Zero dep cover for new car

Having car insurance is essential and mandatory for every car owner not only to observe the legal implications but also to ensure personal safety and the safety of your beloved four-wheeler. In the case of any accidental circumstances involving your vehicle, this insurance will act as a protective shield to face the challenges.

However, in this context, it must be mentioned that having a basic third-party plan is enough by legal standards, but it is not sufficient to ensure the safety of your vehicle. It is always advisable to opt for an elaborate comprehensive cover protection. Not only the coverage span is extensive here, but you can further extend it by adding suitable riders to it.
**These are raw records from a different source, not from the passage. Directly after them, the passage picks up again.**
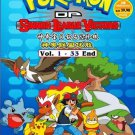 DVD ANIME POKEMON Diamond & Pearl Sinnoh League Victors Vol.1-33End Region All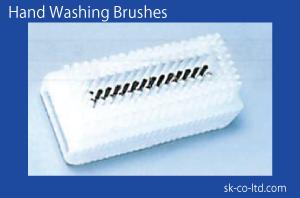 手洗いブラシ(消毒用)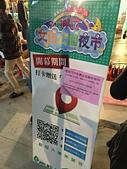 行動相簿:2014-11-30 201900.JPG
Some of the most popular riders include NCB Protection cover, Zero Depreciation cover, Roadside Assistance cover, etc. In this article, we will highlight the importance of having Zero Dep insurance, especially for new cars.
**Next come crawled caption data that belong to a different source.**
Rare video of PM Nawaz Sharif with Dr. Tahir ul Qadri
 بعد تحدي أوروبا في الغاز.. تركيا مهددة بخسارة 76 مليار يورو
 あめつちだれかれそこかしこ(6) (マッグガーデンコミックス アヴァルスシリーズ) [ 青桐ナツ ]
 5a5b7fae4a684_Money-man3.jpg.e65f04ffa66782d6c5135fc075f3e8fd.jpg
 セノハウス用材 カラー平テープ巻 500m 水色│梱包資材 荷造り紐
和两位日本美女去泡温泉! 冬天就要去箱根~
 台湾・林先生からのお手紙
What is meant by depreciation?

Depreciation is the technical term used to determine the deduction of the values of your car as well as some of its components because of wear and tear. During a claim settlement, your insurance provider will allow compensation depending on the depreciated value of the concerned vehicle and its components. This implies that the policyholder needs to bridge the gap between the actual value and the depreciated value.

What is meant by Zero Depreciation in car insurance?

Zero depreciation in car insurance is a special rider that you can add with your comprehensive cover which allows you to bypass the depreciation cost. With this coverage, your insurance provider will allow full compensation for your vehicle and its components during claim settlement. This implies comparatively higher payouts and lowered OUP expenses at the same time.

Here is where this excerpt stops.